BUTLER: We're cracking down on the borders. And since I put in place a border control on vapes coming into the country on the 1st of January, we've seized more than 5 million of them, vapes that have effectively been taken out of the hands of our high school students. Even our primary school students have been starting to vape. But the enforcement at a retail level rests with the state and territory governments. I've been talking very regularly with particularly state health ministers. The police are right to say it's not a police issue – unless, of course, they receive intelligence about the involvement of organised crime –
 
LEVI: Well, these places are absolute hotbeds for organised crime and they're bursting into flames every second day with arson attacks.
 
BUTLER: It started in Victoria, there were dozens of tobacconist stores, convenience stores that were selling vapes and illicit tobacco that were firebombed as there was a feud between 2 gangs who wanted to control this market. I've been really clear: my overriding concern about this market of vapes is the health of young people, because so many of them are vaping. We only learned last week, I think it was, from some late research that high school students who vape are 5 times more likely to take up cigarettes. And really worryingly, a 12-year-old who vapes – and there are a lot of 12-year-olds who are getting their hands on these things – they are 29 times more likely to take up cigarettes. We're determined to stamp this out. But the police and police ministers, I know the Australian Federal Police are also really concerned, that this has become a really lucrative source of revenue for organised criminal gangs to bankroll all of their other criminal activity like drug trafficking, sex trafficking and the like. Although this is primarily a health responsibility and state health or consumer affairs departments are starting to police this ban in the retail sector, there is a crossover into policing, where we do detect a very clear involvement of organised criminal gangs.
 
LEVI: And just finally, um, aged care is a huge industry here on the Coast. How many of the Royal Commission into Aged Care recommendations have you been able to implement, and how are the mandated registered nurse numbers and ratios in aged care going on the Central Coast?
 
BUTLER: Look, I'm sorry, I don't have that number off the top of my head. Anika Wells, the Aged Care Minister, has been doing a terrific job with that.
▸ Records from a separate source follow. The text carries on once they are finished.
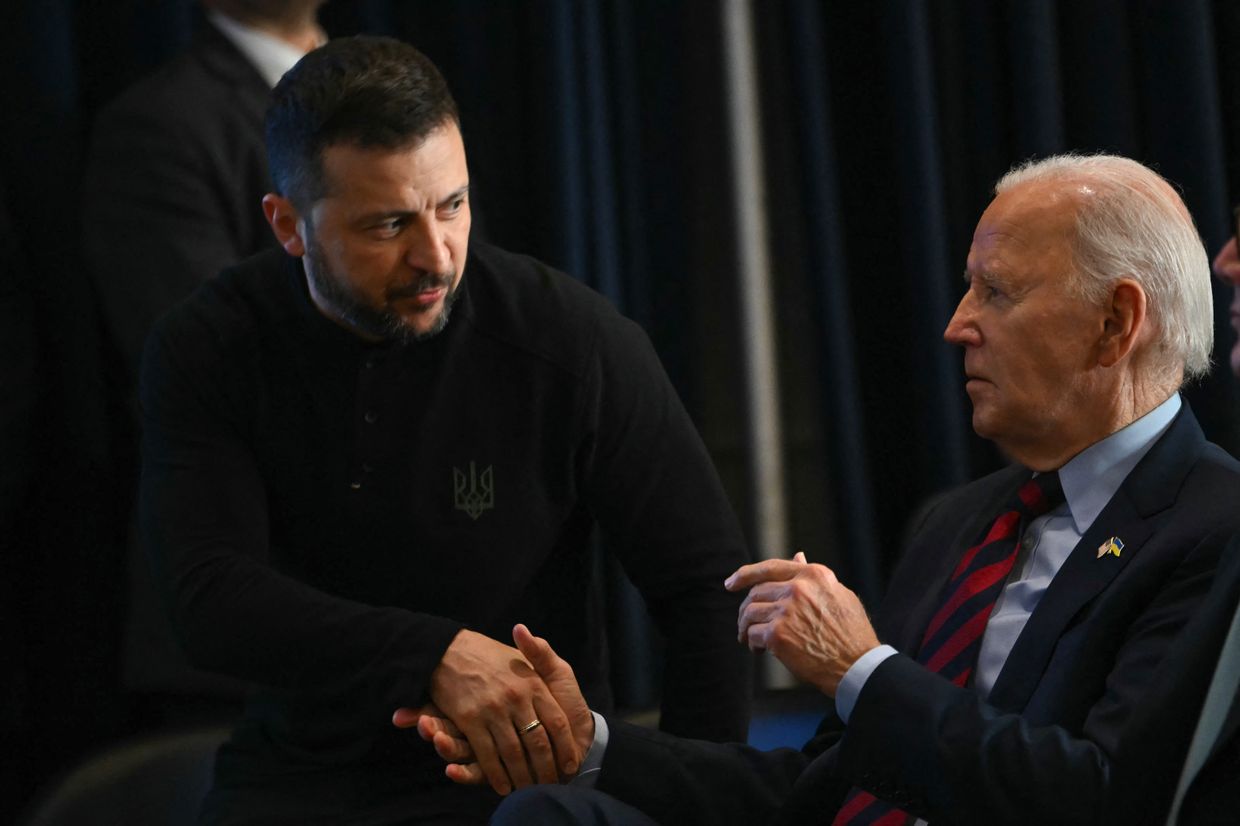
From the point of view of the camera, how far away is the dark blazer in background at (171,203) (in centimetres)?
258

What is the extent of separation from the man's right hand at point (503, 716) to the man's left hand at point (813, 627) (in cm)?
30

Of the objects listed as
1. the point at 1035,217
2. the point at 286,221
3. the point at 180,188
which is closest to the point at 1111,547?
the point at 1035,217

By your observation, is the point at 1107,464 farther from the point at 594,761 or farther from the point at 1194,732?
the point at 594,761

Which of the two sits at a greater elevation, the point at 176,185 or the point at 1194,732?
the point at 176,185

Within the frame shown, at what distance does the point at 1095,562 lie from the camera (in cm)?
163

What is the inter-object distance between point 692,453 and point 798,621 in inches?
21.0

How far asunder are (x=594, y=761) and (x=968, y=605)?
46 cm

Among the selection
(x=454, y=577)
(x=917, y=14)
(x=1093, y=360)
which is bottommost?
(x=454, y=577)

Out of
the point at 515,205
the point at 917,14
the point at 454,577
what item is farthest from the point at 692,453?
the point at 917,14

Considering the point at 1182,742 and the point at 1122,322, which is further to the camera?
the point at 1122,322

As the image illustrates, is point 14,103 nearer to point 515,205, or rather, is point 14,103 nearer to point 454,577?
point 515,205

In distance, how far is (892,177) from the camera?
3.21 meters

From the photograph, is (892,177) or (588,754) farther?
(892,177)

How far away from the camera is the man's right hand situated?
183 cm
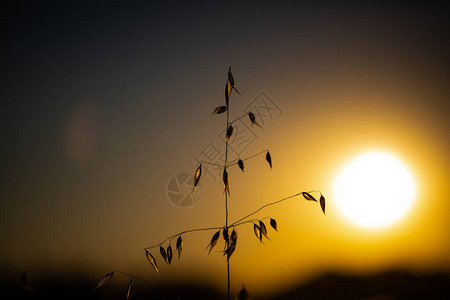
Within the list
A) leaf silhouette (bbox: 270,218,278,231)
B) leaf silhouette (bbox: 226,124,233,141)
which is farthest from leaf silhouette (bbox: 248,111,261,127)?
leaf silhouette (bbox: 270,218,278,231)

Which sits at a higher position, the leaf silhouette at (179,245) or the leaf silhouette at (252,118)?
the leaf silhouette at (252,118)

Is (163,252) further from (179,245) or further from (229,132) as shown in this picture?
(229,132)

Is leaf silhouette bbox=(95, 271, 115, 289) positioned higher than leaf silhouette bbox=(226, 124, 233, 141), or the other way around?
leaf silhouette bbox=(226, 124, 233, 141)

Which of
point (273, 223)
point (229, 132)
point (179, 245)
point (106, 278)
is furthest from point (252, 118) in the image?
point (106, 278)

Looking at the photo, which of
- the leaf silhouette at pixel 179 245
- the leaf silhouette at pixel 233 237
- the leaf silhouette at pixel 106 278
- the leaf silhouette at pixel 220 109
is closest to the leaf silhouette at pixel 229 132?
the leaf silhouette at pixel 220 109

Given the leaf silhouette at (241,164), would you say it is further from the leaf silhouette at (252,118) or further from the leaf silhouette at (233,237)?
the leaf silhouette at (233,237)

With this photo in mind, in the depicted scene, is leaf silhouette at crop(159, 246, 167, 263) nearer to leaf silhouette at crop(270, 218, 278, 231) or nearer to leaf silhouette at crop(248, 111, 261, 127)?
leaf silhouette at crop(270, 218, 278, 231)

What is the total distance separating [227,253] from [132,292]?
0.54 metres

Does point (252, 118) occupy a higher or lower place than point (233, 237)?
higher

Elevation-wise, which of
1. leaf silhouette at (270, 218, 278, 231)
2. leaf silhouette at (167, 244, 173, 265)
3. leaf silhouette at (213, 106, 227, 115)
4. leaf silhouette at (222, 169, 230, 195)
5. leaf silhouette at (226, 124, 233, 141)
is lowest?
leaf silhouette at (167, 244, 173, 265)

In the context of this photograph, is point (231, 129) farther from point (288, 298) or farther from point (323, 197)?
point (288, 298)

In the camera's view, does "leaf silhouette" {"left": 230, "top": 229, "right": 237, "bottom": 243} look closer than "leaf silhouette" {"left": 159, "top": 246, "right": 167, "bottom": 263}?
Yes

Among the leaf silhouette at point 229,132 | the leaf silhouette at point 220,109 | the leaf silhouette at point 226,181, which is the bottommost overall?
the leaf silhouette at point 226,181

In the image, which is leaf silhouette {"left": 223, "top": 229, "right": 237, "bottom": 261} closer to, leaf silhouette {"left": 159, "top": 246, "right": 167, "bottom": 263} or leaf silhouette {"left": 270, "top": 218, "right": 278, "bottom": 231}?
leaf silhouette {"left": 270, "top": 218, "right": 278, "bottom": 231}
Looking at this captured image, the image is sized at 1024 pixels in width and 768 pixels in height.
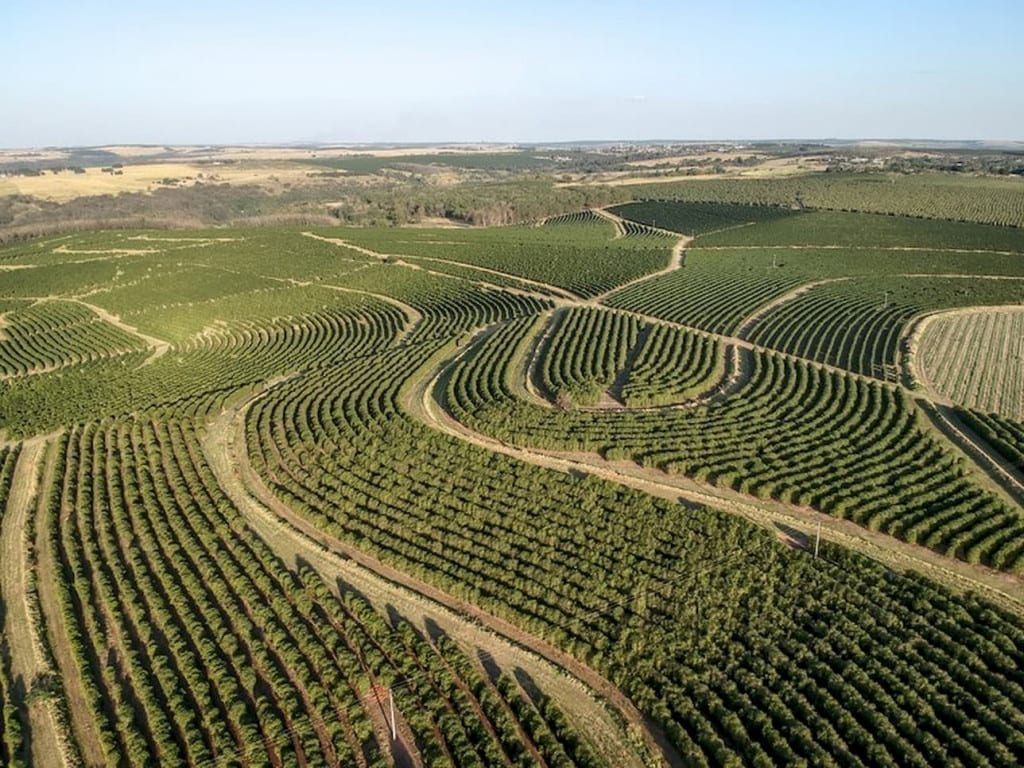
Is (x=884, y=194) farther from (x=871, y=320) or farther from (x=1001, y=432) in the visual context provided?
(x=1001, y=432)

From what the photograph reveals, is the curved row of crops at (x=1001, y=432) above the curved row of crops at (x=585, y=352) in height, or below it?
below

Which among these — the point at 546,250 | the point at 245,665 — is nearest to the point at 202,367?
the point at 245,665

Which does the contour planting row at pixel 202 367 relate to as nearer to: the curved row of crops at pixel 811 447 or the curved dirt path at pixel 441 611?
the curved dirt path at pixel 441 611

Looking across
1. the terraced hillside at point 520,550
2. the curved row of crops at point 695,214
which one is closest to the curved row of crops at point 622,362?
the terraced hillside at point 520,550

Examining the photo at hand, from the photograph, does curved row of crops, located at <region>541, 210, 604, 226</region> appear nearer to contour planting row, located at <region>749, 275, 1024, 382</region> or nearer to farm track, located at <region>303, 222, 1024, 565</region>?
farm track, located at <region>303, 222, 1024, 565</region>

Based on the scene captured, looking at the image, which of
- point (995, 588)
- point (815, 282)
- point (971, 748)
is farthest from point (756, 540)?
point (815, 282)

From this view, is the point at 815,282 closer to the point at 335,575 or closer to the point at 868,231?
the point at 868,231

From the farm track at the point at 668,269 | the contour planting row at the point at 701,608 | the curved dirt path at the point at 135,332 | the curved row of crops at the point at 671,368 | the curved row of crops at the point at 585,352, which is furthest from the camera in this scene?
the farm track at the point at 668,269
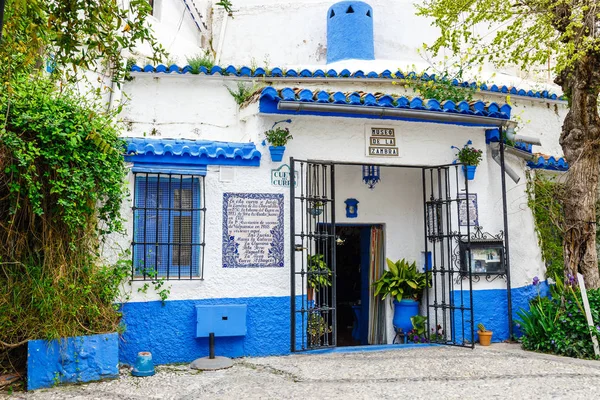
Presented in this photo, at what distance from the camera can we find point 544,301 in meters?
7.92

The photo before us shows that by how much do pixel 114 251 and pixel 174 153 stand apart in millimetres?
1402

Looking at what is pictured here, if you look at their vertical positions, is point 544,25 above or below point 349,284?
above

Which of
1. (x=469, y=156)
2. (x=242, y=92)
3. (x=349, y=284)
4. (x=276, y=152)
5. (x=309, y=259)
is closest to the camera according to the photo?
(x=276, y=152)

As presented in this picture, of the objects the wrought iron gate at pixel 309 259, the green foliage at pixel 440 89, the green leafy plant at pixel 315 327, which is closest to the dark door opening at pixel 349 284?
the wrought iron gate at pixel 309 259

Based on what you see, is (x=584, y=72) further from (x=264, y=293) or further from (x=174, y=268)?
(x=174, y=268)

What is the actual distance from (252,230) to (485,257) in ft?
11.4

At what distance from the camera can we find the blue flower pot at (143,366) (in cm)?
609

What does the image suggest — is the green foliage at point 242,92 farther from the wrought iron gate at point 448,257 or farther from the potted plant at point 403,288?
the potted plant at point 403,288

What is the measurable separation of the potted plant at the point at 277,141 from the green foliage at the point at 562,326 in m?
4.14

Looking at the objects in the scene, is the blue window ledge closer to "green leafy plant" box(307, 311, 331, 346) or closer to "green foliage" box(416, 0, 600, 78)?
"green leafy plant" box(307, 311, 331, 346)

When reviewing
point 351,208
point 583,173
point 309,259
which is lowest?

Only 2 weeks ago, we announced a whole tranche of reforms that would lift that number. I think there are about 168 recommendations all up, and we are well on the way to closing that number down, we've done an enormous amount.
 
We were told that we wouldn't be able to get registered nurses back into aged care, but we funded that. We funded the wage increase for the nurses so that they could be attracted back to aged care and I'm really pleased to say that 99 per cent of the time now in Australia, in aged care facilities across the country, there is a registered nurse. We haven't quite got to 100 per cent, but we've made a huge difference. We're also delivering about almost 4 million additional minutes of care to residents in aged care because we've lifted the number of carers in the sector as well, and that was a recommendation of the Royal Commission.
 
LEVI: Minister Butler, thanks for joining us. I know you've got to get on the road to visit the Central Coast. Appreciate your time.
 
BUTLER: Thanks, Scott.
 
LEVI: Mark Butler there, the Minister for Health and Aged Care. So many questions. Such a big portfolio, so important to all of our lives, but so little time.